Violence and Incarceration
Because the state’s prison population is overwhelmingly male, studies of incarcerated individuals fail to adequately address problems unique to women in custody. Women are more likely than men to enter prison with a history of abuse and psychological distress. Most of California’s female inmates (62%) are mothers of minor children, and their incarceration has far-reaching consequences for children, their families, and society.

Embargoed copies of the Report will be available for media in advance, and media are invited to attend. Interviews may be set up with speakers, including the Report’s editor, Emerald Archer, Ph.D.

The Center for the Advancement of Women also publishes a research anthology Collectif, an online companion piece to the Report that features the writing of University faculty, students and community partners. The work explores many related themes in more depth, from maternal mortality to the power of apology in the #MeToo era. More here.

The Report includes “A Closer Look” pieces written by University faculty, amplifying themes in the Report and examining topics such as the recent legislation affecting women and girls, Asian American women in film, ageism, weight bias, and the opioid crisis.

About Mount Saint Mary’s University
Mount Saint Mary’s is the only women’s university in Los Angeles and one of the most diverse in the nation. The University is known nationally for its research on gender equity, its innovative health and science programs, and its commitment to community service. As a leading liberal arts institution, Mount Saint Mary’s provides year-round, flexible and online programs at the undergraduate and graduate level. Weekend, evening and graduate programs are offered to both women and men. Mount alums are engaged, active, global citizens who use their knowledge and skills to better themselves, their communities and the world.

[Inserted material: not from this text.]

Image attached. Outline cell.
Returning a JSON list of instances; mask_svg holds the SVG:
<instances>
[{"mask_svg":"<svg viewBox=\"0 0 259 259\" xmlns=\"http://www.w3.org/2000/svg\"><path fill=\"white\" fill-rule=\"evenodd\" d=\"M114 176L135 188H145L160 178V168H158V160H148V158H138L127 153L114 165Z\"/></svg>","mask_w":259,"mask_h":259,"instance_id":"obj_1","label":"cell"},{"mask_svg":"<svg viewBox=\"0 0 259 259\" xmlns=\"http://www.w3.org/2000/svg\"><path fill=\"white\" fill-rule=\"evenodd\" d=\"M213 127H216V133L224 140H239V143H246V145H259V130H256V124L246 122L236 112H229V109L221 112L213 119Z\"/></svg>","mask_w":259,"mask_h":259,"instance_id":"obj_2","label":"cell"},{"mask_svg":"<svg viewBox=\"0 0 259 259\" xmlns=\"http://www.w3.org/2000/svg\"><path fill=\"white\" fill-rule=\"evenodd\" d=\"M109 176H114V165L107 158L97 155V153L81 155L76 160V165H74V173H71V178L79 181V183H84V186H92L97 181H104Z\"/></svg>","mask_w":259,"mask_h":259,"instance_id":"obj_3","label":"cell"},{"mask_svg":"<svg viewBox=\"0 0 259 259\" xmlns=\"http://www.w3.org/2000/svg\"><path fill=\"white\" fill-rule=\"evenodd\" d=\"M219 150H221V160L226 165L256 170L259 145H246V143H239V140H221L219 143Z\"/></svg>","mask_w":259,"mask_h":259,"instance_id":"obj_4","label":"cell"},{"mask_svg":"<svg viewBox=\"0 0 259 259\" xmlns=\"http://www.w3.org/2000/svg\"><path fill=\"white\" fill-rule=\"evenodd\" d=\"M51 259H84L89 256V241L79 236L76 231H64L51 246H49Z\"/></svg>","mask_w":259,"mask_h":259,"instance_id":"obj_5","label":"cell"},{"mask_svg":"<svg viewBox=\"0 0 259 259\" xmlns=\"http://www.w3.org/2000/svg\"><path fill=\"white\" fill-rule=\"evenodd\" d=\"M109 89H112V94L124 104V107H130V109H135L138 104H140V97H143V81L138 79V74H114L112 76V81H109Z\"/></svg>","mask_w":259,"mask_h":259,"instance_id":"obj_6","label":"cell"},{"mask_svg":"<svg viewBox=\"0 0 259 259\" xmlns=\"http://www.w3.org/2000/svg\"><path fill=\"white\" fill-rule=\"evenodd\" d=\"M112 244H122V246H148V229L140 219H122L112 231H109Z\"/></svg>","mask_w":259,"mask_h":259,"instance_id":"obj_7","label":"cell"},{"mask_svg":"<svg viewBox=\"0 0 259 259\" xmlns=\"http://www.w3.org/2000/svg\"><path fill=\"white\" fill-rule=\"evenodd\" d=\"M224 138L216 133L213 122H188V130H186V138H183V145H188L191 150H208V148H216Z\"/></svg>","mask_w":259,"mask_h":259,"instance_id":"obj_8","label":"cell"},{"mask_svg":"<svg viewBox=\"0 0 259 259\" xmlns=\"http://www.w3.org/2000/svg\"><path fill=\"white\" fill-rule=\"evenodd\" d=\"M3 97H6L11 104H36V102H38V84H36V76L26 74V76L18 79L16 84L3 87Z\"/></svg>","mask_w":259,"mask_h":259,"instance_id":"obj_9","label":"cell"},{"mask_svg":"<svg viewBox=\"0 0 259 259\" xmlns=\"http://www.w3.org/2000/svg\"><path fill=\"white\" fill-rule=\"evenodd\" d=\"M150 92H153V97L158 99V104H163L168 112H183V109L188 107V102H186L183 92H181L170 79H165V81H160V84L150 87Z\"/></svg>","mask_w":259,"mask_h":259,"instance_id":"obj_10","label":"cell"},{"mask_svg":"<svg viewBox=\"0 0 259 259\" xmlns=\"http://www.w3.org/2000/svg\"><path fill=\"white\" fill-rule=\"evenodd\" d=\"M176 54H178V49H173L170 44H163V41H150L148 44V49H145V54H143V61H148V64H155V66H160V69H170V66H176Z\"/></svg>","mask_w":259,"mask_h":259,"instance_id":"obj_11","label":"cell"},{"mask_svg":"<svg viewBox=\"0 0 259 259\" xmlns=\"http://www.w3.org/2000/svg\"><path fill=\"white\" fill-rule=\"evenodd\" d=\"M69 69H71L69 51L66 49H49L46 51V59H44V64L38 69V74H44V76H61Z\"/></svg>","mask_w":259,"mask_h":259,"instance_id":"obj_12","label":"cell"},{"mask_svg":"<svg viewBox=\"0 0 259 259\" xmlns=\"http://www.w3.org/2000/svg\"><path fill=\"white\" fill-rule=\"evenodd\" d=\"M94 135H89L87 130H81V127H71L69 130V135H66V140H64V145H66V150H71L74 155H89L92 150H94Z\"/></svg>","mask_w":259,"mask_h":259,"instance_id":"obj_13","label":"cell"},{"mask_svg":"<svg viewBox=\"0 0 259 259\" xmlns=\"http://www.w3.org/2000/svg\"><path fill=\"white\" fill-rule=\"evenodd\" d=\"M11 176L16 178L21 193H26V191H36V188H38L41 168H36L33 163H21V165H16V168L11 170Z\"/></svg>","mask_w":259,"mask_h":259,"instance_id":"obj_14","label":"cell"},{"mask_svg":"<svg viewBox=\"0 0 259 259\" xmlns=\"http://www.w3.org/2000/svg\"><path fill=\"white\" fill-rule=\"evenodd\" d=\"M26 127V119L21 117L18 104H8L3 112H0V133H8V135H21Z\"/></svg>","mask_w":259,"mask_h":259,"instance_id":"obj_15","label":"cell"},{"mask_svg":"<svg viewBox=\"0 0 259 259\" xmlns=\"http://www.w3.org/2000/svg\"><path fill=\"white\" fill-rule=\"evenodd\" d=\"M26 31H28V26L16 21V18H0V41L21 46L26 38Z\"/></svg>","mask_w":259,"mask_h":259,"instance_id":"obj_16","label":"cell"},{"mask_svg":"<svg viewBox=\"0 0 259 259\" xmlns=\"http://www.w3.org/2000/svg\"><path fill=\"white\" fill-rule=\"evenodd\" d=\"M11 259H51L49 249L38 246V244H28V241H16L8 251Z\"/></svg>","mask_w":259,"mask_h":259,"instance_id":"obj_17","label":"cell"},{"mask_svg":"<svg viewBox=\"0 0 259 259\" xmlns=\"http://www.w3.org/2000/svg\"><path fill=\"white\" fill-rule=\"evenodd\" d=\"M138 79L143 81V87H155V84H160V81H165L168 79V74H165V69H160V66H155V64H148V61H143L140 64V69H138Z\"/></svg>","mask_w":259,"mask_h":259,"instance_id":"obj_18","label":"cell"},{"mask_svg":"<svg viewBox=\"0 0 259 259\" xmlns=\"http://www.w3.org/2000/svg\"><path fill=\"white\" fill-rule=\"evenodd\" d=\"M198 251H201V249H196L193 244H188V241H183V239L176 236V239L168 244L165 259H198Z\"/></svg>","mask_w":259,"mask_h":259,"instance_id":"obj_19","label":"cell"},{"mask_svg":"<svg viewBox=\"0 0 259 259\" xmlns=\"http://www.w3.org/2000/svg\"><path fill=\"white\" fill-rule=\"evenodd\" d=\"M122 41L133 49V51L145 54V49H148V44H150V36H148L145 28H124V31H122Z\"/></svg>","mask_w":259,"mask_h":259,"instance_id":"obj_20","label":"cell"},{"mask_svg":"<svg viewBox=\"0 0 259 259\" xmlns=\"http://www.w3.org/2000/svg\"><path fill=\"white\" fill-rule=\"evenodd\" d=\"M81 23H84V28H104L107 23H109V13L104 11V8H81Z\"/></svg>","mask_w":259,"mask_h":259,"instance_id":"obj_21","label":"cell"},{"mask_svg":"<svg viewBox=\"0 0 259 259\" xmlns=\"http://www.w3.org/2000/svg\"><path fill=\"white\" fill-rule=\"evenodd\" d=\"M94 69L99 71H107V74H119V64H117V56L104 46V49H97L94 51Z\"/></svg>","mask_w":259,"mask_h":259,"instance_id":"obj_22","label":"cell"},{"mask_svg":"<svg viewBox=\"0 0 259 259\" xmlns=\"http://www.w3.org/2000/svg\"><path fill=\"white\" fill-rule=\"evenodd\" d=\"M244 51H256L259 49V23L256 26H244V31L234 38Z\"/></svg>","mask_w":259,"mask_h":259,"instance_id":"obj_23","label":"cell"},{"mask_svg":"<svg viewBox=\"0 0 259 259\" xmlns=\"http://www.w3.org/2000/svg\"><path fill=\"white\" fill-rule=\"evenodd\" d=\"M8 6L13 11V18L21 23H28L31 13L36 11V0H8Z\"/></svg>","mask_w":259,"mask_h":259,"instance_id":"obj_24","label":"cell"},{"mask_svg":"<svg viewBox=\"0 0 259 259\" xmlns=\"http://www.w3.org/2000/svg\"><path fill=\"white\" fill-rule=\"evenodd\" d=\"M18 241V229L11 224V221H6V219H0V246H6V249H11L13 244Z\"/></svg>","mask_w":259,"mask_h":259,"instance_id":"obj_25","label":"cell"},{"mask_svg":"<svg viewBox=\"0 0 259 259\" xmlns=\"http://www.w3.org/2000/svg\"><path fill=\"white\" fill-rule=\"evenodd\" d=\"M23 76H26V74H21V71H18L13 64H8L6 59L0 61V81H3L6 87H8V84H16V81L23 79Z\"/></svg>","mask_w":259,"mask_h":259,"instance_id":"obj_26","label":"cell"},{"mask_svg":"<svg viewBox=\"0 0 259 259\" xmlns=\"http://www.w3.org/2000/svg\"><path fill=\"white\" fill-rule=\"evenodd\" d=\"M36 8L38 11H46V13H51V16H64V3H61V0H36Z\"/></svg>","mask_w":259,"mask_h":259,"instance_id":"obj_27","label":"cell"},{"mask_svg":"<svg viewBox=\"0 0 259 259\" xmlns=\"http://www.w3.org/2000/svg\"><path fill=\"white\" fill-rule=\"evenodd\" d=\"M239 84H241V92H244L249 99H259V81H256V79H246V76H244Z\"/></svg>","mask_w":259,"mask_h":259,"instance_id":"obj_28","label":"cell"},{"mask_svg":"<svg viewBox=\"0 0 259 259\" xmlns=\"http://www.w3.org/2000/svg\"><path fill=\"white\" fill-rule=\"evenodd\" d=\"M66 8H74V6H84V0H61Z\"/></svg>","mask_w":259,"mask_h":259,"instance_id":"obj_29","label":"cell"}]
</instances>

About the Center for the Advancement of Women
The Center for the Advancement of Women at Mount Saint Mary’s University is a hub for gender equity research, advocacy and leadership development. Its vision is to find solutions to persistent gender inequities and work with partners to eradicate those inequities in our lifetime. That goal includes eliminating obstacles that women face in the workplace, in their communities, in the media and beyond to make a positive difference in the lives of women and girls in California and our nation. The Center also creates public programming, research guides and training opportunities to engage more partners in its work.